And let me give a special mention of appreciation to the answer or ignore voice feature. In this day and age even cell phones routinely get spam calls. I don’t know anyone in Coral Springs, FL or Cumberland, MD, so I’m certainly not going to answer a call from them. However, the ringing of the phone takes over the whole device, so any such call that comes in interrupts the music or podcast that is playing until one dismisses the call. Typically that means reaching up to the screen and tapping "decline", which is not ideal in the car. With this feature you can simply say "ignore" and the bot on the other end simply disappears.

And given the disappearing act performed by my Honshoop earpiece, I also appreciate the fact that the app has a "find my headset" feature which, like Find My iPhone, makes your missing earpiece put out an audio tone to help you locate it. You’d still have to have a rough idea of where you lost it, but at least it’s a start.

It should also be noted that the app works with multiple Plantronics models, so if a different version trips your fancy, the app may be available for that as well.

The two niggles I have with the device thus far center around the location of the volume buttons and the "earbuds" it comes with.

For some reason, the volume buttons are placed at the top of the device. Just to look at them this may not seem to be a problem, but in practice the location is not ideal. Try to simply push down on the buttons while wearing the device and you simply push the whole device down on to your ear. And because of where they are at, and the general shape of the earpiece, finding a location to hold against when pushing down is a bit awkward. Ultimately, I ended up placing my thumb at the bottom of the battery at the back of the ear to hold against it while pushing the volume buttons. This will likely become second nature over time, but it isn’t terribly natural.

* **Dataset records**

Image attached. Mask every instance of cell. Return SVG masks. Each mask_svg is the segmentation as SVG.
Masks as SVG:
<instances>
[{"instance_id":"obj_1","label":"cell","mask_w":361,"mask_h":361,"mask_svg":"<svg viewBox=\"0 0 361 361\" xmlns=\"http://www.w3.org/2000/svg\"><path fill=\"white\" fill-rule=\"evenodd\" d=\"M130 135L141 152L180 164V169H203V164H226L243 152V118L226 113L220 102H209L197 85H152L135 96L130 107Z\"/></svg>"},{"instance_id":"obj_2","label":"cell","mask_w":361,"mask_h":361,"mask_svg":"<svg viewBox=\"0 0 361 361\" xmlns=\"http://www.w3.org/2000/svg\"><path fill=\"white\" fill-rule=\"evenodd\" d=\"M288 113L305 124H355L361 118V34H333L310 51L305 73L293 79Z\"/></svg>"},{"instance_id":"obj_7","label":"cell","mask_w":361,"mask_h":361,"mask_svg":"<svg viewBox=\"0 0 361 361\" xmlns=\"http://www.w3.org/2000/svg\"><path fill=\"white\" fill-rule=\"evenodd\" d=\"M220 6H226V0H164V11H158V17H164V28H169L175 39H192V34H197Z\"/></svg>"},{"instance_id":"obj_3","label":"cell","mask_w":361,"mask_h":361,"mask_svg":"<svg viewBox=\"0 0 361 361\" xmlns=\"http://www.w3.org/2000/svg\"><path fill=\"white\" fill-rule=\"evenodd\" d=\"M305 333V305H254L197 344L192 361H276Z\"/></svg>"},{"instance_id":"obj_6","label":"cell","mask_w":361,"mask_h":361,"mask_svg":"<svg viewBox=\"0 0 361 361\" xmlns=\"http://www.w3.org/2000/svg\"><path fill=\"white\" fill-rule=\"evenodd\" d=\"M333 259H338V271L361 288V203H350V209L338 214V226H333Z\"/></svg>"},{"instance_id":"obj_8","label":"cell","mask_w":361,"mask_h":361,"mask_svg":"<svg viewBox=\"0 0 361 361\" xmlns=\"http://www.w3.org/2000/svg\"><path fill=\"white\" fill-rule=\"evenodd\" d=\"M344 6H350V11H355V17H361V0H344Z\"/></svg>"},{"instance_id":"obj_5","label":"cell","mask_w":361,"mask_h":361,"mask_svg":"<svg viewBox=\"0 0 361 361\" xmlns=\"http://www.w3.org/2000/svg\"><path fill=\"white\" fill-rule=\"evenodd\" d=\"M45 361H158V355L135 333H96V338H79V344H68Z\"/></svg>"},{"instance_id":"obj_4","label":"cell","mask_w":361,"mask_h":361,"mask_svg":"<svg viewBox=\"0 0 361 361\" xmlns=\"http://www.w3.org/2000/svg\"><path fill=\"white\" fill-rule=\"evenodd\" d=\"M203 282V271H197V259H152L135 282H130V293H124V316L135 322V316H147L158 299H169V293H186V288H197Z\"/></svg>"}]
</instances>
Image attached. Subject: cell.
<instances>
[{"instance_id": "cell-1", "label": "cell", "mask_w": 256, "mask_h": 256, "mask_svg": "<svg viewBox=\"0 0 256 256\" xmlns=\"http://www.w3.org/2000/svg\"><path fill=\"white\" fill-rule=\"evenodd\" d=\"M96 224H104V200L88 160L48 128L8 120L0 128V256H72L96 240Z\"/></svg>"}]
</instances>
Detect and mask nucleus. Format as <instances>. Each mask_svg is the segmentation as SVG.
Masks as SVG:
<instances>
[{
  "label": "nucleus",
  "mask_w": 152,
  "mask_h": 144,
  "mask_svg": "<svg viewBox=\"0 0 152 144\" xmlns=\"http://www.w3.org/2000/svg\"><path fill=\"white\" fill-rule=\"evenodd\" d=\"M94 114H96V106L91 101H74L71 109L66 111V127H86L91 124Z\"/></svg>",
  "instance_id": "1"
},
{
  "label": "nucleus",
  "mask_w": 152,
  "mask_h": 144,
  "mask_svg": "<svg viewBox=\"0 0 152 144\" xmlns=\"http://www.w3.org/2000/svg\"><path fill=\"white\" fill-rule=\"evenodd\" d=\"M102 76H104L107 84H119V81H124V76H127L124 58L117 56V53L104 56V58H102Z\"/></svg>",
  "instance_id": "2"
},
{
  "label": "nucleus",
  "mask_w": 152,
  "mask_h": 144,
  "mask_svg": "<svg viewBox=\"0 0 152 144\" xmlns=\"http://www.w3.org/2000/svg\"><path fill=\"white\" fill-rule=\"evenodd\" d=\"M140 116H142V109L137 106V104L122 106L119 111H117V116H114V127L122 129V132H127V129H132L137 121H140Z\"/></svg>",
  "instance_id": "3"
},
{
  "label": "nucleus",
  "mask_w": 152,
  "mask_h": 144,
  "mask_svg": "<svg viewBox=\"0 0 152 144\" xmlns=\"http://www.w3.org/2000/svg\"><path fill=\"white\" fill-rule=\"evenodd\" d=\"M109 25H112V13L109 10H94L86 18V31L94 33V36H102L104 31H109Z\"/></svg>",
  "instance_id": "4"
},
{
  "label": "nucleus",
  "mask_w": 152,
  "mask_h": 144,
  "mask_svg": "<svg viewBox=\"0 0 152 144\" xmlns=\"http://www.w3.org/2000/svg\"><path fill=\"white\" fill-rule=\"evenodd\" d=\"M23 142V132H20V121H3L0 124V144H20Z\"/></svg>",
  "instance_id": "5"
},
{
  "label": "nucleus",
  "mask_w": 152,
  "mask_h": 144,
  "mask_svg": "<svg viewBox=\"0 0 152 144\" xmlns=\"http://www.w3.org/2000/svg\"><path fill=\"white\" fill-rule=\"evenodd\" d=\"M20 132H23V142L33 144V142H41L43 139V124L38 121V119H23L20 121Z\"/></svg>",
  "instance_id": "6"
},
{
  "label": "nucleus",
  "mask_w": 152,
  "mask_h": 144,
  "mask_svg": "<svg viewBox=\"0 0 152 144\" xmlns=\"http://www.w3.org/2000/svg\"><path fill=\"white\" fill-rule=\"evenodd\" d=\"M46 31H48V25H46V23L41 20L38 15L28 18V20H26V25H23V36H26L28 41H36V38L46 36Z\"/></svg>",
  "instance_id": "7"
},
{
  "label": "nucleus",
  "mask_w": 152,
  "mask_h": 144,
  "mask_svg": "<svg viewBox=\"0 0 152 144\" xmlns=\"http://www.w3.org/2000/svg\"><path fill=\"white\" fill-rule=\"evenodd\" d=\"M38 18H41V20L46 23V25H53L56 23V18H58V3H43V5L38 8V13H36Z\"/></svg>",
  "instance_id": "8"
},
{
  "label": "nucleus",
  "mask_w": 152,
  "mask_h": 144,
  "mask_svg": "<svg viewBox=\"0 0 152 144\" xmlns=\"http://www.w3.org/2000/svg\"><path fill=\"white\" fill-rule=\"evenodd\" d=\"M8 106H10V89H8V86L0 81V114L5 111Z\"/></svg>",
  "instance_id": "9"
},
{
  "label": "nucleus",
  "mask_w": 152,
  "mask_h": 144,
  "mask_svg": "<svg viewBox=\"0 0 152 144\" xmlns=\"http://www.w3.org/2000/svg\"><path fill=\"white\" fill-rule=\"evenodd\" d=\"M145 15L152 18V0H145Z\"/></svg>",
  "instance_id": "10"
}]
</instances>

* **DIRECTIONS FOR THIS TASK**
Please list every word or phrase that appears in double quotation marks in the headset text, in the order they occur.

* **RESPONSE AREA**
"decline", "ignore", "find my headset", "earbuds"